### Direction
Arrange the lines from the one containing "From the camera position, which" through the end of the items as a Markdown table with the columns Row and Item line, numbering each row and leaving out blank lines.

-- Start --

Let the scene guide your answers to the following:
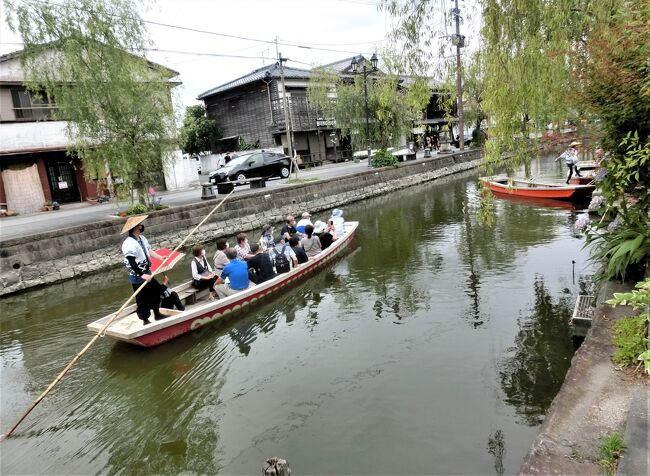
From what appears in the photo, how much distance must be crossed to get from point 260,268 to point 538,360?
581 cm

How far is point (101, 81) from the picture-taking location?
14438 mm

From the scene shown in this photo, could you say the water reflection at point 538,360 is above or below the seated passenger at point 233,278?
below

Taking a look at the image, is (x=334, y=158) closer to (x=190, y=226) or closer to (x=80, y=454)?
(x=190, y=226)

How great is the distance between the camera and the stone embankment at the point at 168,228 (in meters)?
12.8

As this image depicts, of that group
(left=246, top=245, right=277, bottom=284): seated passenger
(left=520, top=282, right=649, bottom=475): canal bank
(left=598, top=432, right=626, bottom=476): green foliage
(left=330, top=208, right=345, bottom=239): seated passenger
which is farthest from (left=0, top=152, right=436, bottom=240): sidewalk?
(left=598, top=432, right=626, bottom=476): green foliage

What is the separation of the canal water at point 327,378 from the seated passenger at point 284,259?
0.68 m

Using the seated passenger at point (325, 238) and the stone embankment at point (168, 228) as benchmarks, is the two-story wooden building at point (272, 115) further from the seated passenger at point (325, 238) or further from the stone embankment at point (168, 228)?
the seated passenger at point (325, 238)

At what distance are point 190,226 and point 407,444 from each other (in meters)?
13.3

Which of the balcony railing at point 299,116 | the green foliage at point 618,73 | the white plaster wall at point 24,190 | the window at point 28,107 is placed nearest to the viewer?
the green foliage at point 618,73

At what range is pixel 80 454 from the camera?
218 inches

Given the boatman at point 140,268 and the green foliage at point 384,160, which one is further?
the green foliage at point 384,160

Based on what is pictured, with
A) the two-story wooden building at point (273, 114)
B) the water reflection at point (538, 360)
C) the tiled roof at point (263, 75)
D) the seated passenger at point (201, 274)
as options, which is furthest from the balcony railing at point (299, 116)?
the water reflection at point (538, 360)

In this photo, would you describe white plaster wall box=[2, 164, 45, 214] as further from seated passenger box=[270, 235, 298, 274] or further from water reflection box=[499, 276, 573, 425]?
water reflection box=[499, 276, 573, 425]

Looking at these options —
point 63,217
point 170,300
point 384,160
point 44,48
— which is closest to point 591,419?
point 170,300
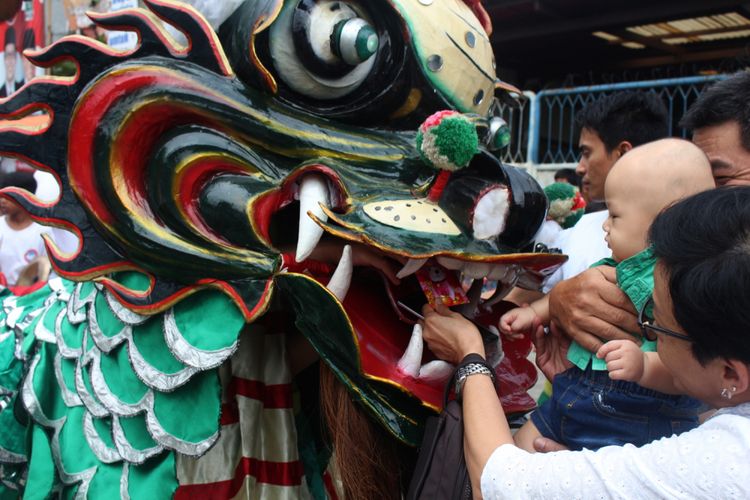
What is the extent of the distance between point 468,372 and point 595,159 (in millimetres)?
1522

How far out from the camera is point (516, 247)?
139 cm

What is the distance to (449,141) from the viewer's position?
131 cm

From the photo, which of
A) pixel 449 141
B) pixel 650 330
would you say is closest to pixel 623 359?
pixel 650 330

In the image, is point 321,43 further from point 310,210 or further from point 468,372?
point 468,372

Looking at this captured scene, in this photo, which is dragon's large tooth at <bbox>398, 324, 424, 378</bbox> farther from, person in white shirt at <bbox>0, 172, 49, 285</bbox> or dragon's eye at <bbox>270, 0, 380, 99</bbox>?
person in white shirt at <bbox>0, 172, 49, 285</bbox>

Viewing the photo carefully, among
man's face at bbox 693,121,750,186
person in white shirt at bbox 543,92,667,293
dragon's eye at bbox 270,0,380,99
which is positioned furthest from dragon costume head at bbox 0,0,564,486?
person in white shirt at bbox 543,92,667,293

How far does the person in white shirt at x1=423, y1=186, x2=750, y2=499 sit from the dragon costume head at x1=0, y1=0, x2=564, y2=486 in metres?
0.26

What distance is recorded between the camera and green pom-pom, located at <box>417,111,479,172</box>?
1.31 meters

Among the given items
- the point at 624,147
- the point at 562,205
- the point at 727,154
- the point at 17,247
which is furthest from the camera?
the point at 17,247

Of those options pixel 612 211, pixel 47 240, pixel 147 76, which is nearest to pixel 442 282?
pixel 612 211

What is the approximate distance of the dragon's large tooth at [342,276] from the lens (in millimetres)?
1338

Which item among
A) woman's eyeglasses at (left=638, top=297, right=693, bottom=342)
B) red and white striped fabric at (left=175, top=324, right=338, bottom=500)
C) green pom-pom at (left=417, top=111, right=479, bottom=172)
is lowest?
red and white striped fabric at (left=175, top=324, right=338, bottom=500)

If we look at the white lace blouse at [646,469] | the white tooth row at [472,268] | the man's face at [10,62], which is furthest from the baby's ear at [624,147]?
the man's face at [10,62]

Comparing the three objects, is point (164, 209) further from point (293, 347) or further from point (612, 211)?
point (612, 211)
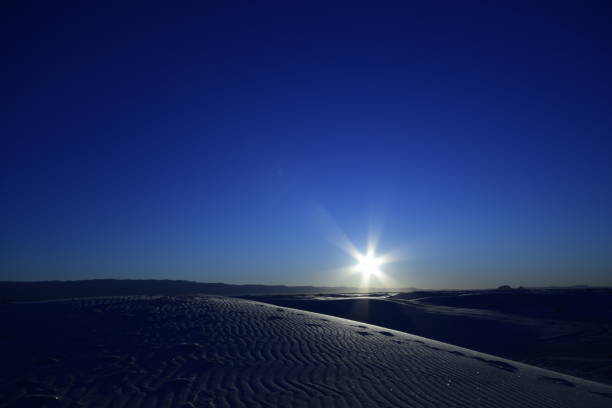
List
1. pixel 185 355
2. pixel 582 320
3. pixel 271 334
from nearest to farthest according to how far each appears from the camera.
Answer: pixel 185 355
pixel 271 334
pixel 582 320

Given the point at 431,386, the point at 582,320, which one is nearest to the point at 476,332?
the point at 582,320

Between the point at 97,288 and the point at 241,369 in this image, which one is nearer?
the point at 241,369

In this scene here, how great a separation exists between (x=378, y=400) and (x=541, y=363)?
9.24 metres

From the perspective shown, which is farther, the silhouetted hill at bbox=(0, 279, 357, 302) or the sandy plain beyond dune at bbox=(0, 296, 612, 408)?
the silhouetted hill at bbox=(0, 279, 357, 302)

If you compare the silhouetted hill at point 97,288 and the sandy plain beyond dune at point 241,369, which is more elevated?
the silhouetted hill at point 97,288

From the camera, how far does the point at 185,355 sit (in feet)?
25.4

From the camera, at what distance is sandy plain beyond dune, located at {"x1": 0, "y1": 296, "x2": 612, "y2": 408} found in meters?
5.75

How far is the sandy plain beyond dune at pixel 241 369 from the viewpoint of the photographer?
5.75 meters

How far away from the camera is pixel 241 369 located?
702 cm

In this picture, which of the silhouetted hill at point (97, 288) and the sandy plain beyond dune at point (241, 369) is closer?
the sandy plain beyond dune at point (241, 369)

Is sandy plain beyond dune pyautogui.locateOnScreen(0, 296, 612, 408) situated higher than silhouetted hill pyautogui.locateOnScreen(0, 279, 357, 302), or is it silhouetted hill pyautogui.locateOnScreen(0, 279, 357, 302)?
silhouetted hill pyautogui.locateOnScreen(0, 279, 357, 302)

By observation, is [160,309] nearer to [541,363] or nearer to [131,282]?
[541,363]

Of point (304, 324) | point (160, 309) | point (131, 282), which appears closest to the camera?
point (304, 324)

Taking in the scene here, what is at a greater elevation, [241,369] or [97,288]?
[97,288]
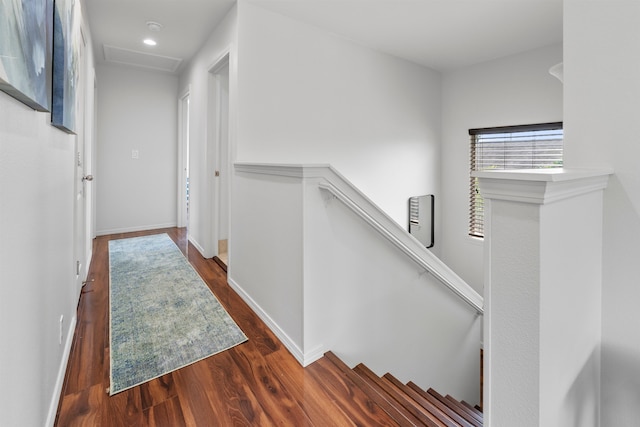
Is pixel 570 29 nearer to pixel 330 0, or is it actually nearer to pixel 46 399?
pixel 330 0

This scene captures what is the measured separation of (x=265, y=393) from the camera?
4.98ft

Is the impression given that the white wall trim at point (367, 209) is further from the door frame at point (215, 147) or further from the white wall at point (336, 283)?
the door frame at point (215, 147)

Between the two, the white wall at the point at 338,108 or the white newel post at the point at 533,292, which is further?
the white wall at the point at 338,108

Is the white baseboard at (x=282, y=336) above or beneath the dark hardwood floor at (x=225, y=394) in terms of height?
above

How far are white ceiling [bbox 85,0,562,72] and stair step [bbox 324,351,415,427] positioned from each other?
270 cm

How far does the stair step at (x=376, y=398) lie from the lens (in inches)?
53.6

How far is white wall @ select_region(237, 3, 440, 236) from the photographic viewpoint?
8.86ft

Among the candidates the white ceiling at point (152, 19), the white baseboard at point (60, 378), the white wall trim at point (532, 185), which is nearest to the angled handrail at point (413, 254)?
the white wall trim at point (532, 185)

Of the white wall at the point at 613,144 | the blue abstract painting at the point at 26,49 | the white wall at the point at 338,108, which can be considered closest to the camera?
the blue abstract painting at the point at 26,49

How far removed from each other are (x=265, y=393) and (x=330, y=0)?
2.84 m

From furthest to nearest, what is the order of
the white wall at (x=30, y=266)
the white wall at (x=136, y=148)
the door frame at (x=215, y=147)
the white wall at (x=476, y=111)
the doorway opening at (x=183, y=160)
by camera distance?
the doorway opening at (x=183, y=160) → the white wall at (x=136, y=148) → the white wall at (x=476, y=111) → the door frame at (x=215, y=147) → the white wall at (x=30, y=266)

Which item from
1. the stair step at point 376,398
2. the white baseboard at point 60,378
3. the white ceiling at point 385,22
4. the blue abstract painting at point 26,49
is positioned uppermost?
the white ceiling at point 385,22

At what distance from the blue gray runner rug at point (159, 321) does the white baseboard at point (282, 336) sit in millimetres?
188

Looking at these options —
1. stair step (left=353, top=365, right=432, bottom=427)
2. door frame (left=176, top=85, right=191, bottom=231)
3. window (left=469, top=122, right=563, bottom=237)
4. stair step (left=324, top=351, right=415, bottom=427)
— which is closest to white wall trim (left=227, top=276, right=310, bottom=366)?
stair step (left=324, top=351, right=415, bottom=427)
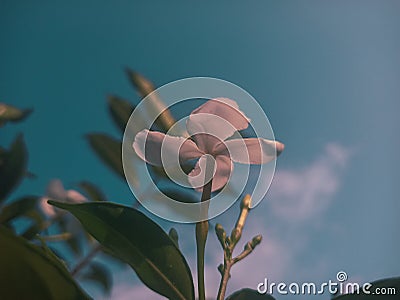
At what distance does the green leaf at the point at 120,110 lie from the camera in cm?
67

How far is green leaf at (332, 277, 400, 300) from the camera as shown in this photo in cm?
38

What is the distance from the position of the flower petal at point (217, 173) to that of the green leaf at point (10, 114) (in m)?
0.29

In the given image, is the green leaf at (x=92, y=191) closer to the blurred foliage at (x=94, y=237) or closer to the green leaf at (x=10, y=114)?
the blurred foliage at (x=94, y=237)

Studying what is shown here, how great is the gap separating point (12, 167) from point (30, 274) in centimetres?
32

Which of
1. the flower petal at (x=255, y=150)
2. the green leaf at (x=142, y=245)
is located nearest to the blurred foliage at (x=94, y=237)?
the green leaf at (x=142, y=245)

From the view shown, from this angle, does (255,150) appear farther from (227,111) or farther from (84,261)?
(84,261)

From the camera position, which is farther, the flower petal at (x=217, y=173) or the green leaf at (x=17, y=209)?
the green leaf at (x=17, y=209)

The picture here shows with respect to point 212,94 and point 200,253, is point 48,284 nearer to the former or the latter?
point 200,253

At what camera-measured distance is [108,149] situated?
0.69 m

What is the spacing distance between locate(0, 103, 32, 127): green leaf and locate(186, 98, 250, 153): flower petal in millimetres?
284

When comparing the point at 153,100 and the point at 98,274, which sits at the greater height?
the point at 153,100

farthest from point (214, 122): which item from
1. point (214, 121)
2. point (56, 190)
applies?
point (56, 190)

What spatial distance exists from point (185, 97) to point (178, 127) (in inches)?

-- End --

### Answer in full
| Row | Item line |
|---|---|
| 1 | From the camera position, which is farther, the flower petal at (x=217, y=173) or the green leaf at (x=17, y=209)? |
| 2 | the green leaf at (x=17, y=209) |
| 3 | The picture here shows with respect to point 212,94 and point 200,253, is point 48,284 nearer to the former or the latter? |
| 4 | point 200,253 |
| 5 | At what camera-measured distance is [108,149] situated? |
| 6 | 0.69 m |
| 7 | What is the spacing distance between locate(0, 103, 32, 127): green leaf and locate(186, 98, 250, 153): flower petal in millimetres? |
| 8 | 284 |
| 9 | When comparing the point at 153,100 and the point at 98,274, which sits at the greater height? |
| 10 | the point at 153,100 |
| 11 | farthest from point (214, 122): which item from |
| 12 | 1. point (214, 121) |
| 13 | 2. point (56, 190) |
| 14 | applies? |
| 15 | point (56, 190) |
| 16 | What spatial distance exists from point (185, 97) to point (178, 127) (in inches)? |